[BEGIN]
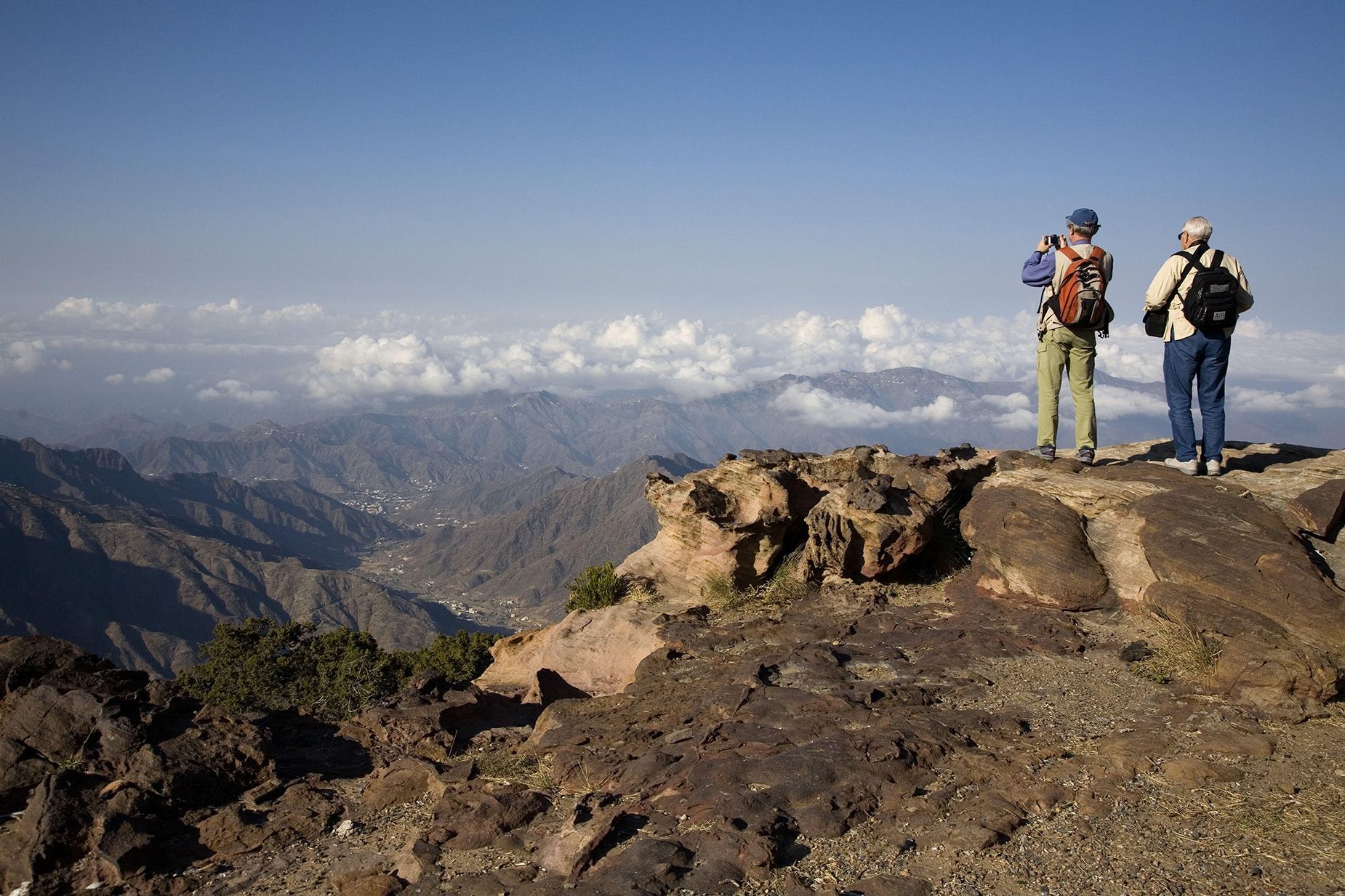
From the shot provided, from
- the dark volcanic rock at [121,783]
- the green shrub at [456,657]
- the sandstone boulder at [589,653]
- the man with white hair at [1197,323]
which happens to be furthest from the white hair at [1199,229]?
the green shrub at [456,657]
[END]
[BEGIN]
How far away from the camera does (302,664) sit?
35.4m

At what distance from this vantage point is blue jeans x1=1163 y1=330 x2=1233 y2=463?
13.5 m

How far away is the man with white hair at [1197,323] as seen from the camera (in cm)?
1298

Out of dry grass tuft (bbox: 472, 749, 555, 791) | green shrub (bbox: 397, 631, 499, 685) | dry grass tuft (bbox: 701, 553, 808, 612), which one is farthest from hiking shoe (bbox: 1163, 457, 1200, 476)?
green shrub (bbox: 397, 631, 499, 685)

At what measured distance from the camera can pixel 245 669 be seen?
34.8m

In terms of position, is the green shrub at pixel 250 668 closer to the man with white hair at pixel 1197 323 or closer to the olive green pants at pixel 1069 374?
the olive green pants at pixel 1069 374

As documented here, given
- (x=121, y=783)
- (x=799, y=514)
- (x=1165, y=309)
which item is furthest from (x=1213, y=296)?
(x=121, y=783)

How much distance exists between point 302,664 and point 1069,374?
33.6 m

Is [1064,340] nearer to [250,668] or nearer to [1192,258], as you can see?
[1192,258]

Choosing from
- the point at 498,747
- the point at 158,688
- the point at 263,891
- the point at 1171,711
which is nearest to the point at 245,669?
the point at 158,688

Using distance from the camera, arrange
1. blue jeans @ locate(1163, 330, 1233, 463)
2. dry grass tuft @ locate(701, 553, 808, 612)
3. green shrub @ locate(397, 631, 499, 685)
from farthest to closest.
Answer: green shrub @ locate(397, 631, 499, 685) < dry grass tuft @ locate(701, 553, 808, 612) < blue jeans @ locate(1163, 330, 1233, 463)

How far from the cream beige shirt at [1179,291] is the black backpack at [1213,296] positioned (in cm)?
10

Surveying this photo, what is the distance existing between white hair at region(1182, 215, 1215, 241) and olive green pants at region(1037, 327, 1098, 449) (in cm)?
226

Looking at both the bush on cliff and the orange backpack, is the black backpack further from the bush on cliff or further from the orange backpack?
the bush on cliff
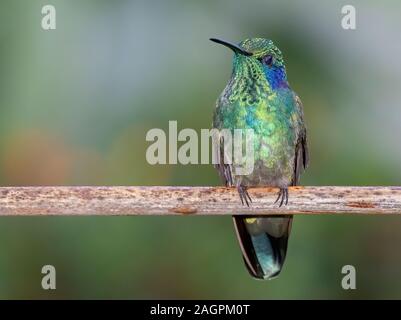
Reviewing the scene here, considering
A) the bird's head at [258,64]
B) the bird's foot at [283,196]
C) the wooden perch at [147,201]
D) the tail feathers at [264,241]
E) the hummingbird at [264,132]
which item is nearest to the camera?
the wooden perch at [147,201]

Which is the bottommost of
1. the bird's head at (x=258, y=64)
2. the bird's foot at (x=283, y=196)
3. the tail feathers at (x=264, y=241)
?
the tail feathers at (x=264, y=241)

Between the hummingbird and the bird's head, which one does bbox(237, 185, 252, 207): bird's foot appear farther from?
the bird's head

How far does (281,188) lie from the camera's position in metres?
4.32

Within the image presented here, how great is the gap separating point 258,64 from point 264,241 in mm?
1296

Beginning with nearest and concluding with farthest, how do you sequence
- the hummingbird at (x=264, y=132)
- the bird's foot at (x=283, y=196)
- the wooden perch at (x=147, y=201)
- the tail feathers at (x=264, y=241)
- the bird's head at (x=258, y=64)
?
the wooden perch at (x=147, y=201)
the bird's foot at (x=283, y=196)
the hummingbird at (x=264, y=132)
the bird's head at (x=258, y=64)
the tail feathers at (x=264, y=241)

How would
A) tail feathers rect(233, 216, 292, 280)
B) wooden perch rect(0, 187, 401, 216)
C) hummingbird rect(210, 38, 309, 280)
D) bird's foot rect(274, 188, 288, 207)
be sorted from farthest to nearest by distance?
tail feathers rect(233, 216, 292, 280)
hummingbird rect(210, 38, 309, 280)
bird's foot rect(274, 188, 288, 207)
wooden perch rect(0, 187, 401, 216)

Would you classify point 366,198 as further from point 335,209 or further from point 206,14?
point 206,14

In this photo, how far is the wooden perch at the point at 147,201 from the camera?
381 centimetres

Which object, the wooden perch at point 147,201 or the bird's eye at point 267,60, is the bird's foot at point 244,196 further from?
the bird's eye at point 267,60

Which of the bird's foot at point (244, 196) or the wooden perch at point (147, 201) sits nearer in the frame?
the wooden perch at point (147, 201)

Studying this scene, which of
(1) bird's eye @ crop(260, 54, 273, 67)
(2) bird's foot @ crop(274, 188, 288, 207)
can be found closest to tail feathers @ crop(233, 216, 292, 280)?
[END]
[BEGIN]
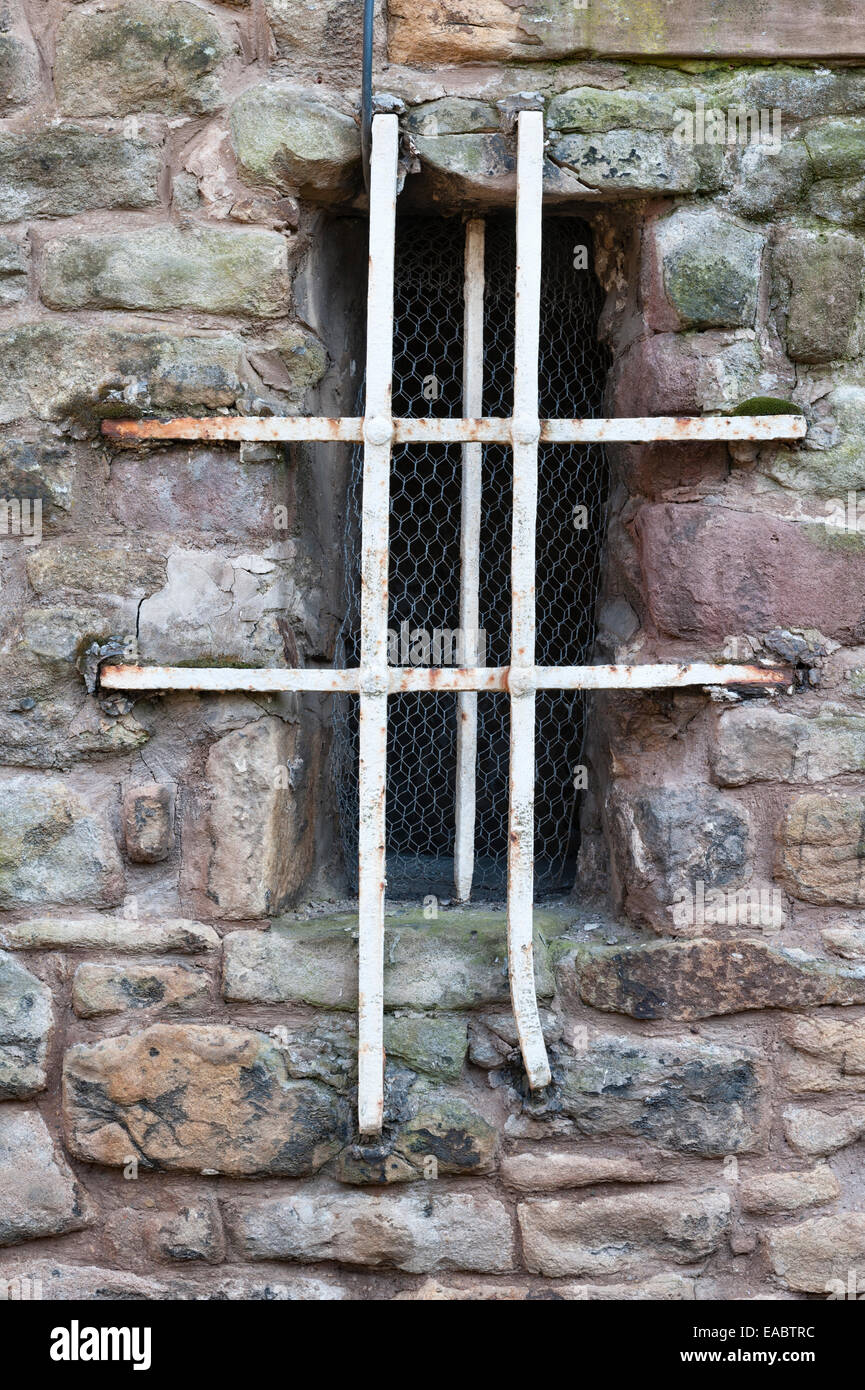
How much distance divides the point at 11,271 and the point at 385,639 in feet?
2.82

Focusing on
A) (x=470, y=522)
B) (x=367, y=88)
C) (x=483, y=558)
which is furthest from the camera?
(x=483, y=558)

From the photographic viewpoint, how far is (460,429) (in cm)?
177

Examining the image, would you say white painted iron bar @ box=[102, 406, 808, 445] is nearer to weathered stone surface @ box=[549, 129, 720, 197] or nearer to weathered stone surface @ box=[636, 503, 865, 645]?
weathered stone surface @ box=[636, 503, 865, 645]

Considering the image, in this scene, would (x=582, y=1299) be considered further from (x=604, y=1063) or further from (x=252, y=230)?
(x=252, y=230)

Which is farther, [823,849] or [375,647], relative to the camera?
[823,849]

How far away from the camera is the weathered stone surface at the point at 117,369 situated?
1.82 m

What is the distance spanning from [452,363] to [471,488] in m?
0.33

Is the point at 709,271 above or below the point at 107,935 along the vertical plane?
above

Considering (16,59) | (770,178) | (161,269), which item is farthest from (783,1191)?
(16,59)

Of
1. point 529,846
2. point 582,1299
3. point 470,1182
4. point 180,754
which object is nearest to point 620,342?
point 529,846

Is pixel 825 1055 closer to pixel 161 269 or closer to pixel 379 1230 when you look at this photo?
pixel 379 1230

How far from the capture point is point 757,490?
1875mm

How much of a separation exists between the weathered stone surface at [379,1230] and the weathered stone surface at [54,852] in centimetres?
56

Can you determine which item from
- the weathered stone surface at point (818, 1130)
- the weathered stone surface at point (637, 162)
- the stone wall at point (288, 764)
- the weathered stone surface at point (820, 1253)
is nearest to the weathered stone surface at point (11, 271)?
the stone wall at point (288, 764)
[END]
How many of the lines above contain the word "furthest"? Reply with the number alone.

3